The Strength of Weak Ties

Everyone participates. Everyone contributes. Leveraging the power of digital networks to connect people, resources and ideas to drive creativity and innovation forward...and actually accomplish something!

Monday, November 28, 2005

No More....Staff Development

David Warlick's recent post, OK, No More Staff Development created much discussion as it should have. David provided a set of provocative guidelines for a new vision of professional development, one centered on an individual teachers personal growth, and supportive of a new self-development infrastructure. His basic tenets are as follows:

They need to strive for a school environment where teachers:

  • Have the time to reflect and retool (at least three hours a day),
  • Have ready access to local and global ideas and resources that are logically and socially indexed,
  • Have the skills to research, evaluate, collaborate, remix, and implement new tools and techniques (contemporary literacy),
  • Are part of an ongoing professional conversation where the expressed purpose is to provoke change (adapt),
  • Leave the school from time to time to have their heads turned by new experiences,
  • Share what they and their students are doing with what they teach and learn — their information products and relics of learning become an explicit and irresistibly interwoven part of the school’s culture.
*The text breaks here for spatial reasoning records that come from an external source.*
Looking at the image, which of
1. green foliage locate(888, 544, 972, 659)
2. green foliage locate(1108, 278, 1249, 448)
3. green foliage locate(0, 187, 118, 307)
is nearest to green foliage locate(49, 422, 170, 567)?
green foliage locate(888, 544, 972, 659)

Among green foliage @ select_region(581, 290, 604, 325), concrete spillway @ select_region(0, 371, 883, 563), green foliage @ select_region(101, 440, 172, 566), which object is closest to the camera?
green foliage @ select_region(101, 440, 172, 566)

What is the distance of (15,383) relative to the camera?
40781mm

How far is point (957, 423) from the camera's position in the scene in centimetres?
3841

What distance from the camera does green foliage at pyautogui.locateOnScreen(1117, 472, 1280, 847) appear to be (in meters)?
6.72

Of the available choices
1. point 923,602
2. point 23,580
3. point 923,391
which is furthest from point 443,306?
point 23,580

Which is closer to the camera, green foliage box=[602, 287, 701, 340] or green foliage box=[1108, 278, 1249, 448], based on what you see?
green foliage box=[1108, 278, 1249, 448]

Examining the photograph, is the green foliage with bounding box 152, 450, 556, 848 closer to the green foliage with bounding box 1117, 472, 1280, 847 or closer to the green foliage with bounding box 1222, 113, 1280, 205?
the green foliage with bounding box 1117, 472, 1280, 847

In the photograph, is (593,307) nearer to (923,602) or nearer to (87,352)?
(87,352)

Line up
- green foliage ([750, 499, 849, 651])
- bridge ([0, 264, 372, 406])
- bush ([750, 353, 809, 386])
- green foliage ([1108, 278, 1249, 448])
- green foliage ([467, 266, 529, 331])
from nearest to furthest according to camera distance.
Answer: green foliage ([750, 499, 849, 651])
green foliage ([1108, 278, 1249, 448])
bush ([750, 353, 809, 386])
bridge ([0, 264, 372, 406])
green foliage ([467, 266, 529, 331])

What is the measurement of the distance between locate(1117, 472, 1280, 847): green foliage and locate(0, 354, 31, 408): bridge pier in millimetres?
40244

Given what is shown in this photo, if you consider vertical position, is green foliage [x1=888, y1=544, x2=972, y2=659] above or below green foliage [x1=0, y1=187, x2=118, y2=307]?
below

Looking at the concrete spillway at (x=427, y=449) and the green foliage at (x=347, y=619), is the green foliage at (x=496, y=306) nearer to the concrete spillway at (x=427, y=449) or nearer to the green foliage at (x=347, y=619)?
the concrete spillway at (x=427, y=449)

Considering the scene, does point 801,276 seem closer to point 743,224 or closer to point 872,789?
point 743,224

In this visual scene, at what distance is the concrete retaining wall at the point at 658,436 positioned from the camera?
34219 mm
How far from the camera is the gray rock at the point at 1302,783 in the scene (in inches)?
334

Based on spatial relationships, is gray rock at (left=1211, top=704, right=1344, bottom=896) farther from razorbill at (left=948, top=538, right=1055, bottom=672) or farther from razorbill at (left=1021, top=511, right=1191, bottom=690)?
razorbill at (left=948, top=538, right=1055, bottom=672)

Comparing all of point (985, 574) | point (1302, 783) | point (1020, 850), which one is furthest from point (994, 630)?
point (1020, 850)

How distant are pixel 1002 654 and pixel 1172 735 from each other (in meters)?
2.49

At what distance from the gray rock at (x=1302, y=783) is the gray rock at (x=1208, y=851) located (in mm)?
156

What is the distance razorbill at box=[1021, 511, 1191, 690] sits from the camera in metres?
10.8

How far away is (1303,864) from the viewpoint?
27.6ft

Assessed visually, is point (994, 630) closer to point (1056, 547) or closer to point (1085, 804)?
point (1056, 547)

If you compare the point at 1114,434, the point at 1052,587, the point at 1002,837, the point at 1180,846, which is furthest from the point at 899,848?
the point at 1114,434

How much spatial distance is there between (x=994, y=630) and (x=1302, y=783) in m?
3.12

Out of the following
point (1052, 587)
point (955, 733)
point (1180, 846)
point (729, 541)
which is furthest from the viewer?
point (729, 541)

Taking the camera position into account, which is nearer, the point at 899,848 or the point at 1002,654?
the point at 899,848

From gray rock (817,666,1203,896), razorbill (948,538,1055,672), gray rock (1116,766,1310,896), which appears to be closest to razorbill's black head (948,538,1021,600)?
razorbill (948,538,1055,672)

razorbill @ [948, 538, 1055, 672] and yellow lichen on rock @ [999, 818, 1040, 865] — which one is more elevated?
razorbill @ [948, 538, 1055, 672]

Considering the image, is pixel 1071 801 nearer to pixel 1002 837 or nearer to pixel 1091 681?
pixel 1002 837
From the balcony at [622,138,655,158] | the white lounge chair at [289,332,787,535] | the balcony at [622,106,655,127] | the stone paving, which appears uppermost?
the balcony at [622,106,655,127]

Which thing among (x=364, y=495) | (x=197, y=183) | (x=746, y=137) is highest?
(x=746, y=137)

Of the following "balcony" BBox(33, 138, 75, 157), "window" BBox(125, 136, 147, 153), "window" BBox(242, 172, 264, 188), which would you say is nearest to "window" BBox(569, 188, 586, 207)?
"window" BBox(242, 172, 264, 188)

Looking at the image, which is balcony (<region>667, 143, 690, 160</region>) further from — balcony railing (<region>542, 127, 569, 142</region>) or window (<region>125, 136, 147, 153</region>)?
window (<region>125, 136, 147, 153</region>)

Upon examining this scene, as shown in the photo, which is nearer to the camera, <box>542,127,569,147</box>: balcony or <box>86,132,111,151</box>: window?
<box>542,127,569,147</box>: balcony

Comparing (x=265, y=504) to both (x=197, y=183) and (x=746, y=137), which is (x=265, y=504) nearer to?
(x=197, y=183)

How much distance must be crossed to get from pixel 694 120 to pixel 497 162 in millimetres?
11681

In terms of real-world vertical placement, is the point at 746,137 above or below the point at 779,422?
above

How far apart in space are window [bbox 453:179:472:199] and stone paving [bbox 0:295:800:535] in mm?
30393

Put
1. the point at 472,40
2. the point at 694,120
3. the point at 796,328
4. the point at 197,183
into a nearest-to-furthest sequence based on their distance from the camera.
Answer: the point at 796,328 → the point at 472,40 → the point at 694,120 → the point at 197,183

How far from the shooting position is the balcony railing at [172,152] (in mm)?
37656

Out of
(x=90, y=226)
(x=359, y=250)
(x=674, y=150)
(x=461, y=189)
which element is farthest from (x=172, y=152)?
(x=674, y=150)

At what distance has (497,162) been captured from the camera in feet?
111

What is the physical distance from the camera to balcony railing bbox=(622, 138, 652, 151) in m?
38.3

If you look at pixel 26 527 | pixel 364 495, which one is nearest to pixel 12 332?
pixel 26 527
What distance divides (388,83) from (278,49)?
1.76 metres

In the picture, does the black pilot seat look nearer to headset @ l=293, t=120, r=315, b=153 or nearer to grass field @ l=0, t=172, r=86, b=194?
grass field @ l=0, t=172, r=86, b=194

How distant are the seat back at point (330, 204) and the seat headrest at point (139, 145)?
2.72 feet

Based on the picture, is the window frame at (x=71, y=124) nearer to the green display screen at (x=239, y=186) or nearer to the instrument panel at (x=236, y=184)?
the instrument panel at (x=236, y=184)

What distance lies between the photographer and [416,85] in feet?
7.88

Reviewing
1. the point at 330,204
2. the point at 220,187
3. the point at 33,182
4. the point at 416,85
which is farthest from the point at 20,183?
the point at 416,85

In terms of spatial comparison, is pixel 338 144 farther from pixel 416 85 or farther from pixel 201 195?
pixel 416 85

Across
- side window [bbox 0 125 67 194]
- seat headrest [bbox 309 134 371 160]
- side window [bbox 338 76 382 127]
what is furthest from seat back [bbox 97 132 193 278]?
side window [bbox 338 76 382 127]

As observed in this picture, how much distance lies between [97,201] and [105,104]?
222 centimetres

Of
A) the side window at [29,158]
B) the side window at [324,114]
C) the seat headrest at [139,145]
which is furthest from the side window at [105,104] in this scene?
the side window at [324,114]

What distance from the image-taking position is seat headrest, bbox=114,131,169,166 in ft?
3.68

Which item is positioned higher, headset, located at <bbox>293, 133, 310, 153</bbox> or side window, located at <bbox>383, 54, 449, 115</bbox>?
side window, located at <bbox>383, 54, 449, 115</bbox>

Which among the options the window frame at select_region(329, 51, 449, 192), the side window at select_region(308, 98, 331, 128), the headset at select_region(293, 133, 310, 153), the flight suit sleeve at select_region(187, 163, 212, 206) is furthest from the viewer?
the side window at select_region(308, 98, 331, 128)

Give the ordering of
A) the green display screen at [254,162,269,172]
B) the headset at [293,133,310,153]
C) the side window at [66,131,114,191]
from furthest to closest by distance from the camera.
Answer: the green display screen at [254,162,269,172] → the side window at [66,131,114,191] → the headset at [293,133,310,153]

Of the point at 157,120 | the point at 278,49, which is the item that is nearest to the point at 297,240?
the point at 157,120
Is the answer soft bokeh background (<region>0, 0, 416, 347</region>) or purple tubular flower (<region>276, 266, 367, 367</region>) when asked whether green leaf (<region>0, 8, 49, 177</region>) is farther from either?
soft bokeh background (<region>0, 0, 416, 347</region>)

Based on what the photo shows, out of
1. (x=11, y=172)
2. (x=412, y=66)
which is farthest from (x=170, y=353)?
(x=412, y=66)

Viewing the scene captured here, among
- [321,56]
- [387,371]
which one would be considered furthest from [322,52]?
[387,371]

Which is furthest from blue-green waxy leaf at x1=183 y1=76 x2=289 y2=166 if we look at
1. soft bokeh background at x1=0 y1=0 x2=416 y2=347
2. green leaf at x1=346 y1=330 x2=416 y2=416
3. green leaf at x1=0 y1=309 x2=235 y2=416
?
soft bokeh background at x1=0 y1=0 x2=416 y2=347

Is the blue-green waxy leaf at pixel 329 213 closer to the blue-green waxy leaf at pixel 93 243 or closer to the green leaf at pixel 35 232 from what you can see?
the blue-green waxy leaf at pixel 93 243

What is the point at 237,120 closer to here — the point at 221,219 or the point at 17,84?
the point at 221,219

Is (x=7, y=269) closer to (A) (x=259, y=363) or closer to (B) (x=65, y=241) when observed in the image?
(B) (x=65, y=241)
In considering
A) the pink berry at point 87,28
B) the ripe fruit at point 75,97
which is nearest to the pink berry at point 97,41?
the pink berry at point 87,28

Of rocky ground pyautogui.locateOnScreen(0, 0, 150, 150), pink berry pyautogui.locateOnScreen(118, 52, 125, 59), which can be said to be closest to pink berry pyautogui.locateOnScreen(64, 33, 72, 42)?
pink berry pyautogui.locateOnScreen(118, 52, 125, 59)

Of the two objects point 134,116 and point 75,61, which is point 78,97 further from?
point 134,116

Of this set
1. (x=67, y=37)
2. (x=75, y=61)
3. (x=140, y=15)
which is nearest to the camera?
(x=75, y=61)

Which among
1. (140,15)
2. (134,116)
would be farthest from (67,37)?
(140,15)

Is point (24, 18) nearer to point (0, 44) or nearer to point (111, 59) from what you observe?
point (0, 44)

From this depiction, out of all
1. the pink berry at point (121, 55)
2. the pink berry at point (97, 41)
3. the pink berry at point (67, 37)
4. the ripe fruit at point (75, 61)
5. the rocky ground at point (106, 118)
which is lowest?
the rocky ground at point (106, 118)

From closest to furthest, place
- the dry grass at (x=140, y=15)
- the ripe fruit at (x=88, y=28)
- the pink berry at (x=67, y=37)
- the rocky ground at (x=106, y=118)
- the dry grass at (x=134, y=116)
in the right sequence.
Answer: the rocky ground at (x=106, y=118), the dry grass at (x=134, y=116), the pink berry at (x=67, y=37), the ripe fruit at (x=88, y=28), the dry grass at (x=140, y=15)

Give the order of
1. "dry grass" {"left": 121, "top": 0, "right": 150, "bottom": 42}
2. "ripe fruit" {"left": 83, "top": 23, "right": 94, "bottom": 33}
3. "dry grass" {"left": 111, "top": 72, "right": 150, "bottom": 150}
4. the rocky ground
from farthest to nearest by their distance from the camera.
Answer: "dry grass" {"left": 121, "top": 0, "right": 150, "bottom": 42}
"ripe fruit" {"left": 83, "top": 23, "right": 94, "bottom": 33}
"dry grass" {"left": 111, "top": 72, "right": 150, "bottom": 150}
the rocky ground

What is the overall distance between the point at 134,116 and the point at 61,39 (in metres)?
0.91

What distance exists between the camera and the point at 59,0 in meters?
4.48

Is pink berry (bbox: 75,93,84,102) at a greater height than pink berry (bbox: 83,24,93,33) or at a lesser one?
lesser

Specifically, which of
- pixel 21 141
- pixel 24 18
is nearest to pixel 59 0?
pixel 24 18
In my school district, tenured teachers have the opportunity to design their own staff development (or we could call them self-development) plans. This is done in accordance with our District's set of professional standards and is done in concert with a building administrator, typically a department chair. Teachers can select 1 or 2 year versions, and in doing so, the traditional classroom evaluation by an administrator does not occur (unless it's part of the plan). So, in our district, a tenured teacher does have the opportunity to develop a plan that could incorporate many of David's ideas. However, embedded within David's description is a heavy reliance on the various technology tools that many of us use on a daily basis to connect with information and with each other's ideas. Not many of the teachers in my district would be comfortable with tagging, blogs, aggregators, del.icio.us and wiki technology (hey, isn't it my job to teach them-or is it?) . Many of them do not even know these tools even exist or how to use them in combination. To support David's vision of self-development, we absolutely need to help teachers understand the relationship of these tools to self-learning, so that self-learning can occur. That's right-more staff development...but just to jump start the process of self-learning.

So, I have a challenge. We have a district-wide professional development day on January 27, 2006. We'll have three sessions, with a number of courses ranging from technology courses to special education courses to cooperative learning. Each session is 1.5 hours in length. Each course, in some way, is tied to school board goals. I'll admit it-this is a very traditional one-shot day replicated across the country many times over. It's the only day we have to be together as a district-a problem in itself but not the point of this challenge.

Given that day, and the amount of time, how could this day be restructured to provide the support for developing a self-development infrastructure, as identified by David? What does it look like?